O Ministério Público de São Paulo abriu um inquérito civil para investigar a demolição do Teatro Ventoforte e da Escola de Capoeira Angola Cruzeiro do Sul, ocorrida em fevereiro de 2025. A ação, realizada pela prefeitura sob a gestão de Ricardo Nunes (MDB), gerou protestos, uma vez que ambos os espaços são tombados e protegidos por legislações municipais e estaduais.

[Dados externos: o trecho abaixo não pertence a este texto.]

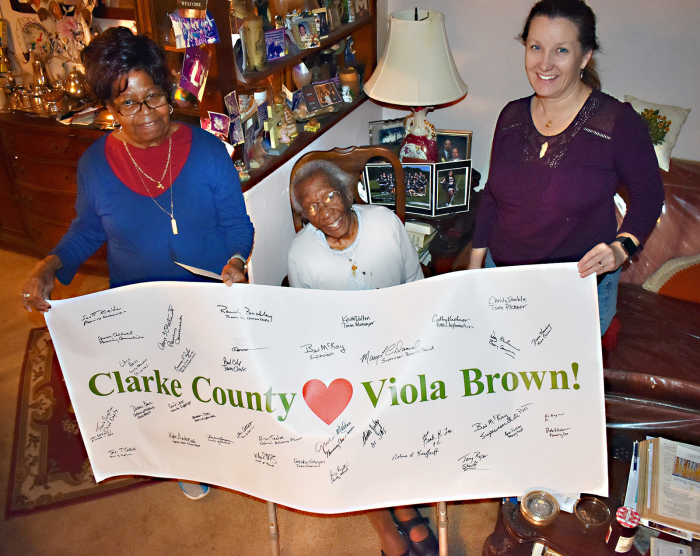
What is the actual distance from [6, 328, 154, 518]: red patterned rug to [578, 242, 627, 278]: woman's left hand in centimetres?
184

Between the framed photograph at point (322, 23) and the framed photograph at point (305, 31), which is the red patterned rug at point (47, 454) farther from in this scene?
the framed photograph at point (322, 23)

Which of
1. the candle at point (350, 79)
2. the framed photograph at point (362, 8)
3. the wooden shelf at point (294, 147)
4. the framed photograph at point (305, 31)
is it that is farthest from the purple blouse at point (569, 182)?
the framed photograph at point (362, 8)

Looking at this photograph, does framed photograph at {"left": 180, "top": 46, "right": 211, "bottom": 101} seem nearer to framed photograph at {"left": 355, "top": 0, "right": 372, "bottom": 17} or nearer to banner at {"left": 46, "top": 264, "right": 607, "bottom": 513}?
banner at {"left": 46, "top": 264, "right": 607, "bottom": 513}

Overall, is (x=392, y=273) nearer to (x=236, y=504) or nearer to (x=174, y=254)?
(x=174, y=254)

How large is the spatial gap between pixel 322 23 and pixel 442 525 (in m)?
2.14

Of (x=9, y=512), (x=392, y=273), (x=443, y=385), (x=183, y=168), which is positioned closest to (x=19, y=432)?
(x=9, y=512)

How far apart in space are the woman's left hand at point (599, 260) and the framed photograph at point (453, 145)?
5.33 ft

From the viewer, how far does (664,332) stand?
2.19 meters

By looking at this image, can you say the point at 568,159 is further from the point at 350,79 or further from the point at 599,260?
the point at 350,79

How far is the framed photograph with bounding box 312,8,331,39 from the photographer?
2.44m

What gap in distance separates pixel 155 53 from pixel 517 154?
1.01m

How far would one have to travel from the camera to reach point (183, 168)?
153 cm
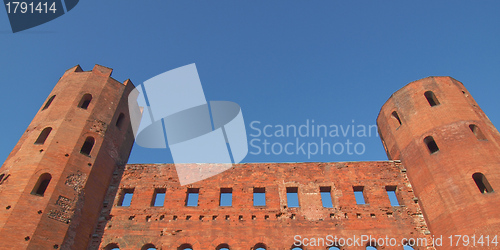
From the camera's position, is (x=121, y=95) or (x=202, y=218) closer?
(x=202, y=218)

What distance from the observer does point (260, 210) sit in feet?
52.3

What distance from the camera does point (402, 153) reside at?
17859mm

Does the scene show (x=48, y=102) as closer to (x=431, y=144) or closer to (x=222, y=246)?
(x=222, y=246)

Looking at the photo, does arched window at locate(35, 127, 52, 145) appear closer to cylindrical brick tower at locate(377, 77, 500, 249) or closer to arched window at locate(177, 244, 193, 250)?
arched window at locate(177, 244, 193, 250)

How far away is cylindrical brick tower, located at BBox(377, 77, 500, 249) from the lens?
44.9 feet

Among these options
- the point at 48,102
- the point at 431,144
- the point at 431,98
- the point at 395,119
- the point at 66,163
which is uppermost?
the point at 431,98

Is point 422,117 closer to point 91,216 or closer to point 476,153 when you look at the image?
point 476,153

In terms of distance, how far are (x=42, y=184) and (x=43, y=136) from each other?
2.64m

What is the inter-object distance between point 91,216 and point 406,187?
15.3 meters

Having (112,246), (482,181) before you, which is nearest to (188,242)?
(112,246)

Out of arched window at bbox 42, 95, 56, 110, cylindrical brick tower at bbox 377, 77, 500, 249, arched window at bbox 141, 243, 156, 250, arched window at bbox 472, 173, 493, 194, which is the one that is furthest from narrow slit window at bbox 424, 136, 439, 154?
arched window at bbox 42, 95, 56, 110

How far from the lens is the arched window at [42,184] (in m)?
14.3

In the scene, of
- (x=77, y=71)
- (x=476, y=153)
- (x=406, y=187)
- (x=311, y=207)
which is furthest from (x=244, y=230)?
(x=77, y=71)

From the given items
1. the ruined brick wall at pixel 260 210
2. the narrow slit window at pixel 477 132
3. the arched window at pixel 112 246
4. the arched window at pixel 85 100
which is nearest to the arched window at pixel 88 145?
the ruined brick wall at pixel 260 210
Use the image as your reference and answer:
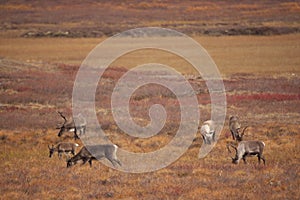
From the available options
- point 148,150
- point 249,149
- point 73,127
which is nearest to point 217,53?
point 73,127

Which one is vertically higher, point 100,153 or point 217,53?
point 217,53

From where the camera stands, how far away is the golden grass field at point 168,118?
1556cm

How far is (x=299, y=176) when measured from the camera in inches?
640

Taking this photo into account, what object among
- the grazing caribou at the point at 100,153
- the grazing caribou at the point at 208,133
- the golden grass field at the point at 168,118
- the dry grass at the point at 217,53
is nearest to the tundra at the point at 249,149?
the golden grass field at the point at 168,118

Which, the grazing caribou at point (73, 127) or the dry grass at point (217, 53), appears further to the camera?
the dry grass at point (217, 53)

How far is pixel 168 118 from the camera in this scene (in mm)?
27750

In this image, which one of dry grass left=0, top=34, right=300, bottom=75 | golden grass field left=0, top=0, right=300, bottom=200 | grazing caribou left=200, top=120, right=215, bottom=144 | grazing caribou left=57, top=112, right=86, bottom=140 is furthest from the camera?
dry grass left=0, top=34, right=300, bottom=75

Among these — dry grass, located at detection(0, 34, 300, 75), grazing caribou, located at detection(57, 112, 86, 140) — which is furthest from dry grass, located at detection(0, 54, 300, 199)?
dry grass, located at detection(0, 34, 300, 75)

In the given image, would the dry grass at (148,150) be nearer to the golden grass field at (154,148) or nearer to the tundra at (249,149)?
the golden grass field at (154,148)

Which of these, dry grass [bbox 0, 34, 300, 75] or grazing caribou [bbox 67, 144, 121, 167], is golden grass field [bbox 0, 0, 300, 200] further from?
grazing caribou [bbox 67, 144, 121, 167]

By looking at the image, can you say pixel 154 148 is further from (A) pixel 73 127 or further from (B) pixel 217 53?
(B) pixel 217 53

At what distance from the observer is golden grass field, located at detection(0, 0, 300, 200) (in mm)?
15562

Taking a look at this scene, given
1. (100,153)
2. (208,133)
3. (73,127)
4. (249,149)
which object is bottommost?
(100,153)

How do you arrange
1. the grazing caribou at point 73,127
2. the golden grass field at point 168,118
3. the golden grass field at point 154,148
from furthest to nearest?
1. the grazing caribou at point 73,127
2. the golden grass field at point 168,118
3. the golden grass field at point 154,148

A Promotoria de Justiça do Meio Ambiente argumenta que a demolição foi feita sem a devida autorização, o que contraria a legislação vigente. O Instituto do Patrimônio Histórico e Artístico Nacional (Iphan) e o Ministério da Cultura também se manifestaram contra a remoção, solicitando a reconstrução dos equipamentos culturais. A representação que deu origem ao inquérito foi apresentada por membros do PSOL, incluindo o vereador Celso Giannazi e a deputada federal Luciene Cavalcante.
Reação da Prefeitura
Em resposta, a prefeitura afirmou que a demolição ocorreu dentro da legalidade, alegando que os locais estavam ocupados irregularmente e que não havia atividades culturais em andamento. Os secretários Totó Parente (Cultura) e Rodrigo Ashiuchi (Verde e Meio Ambiente) prometeram, em uma reunião com representantes culturais, a construção de um novo espaço cultural.
A situação continua a gerar descontentamento entre os grupos culturais, que veem a demolição como uma perda significativa para a cena artística da cidade. O desdobramento do inquérito civil poderá trazer novas informações sobre a legalidade da ação da prefeitura e suas implicações para o patrimônio cultural da região.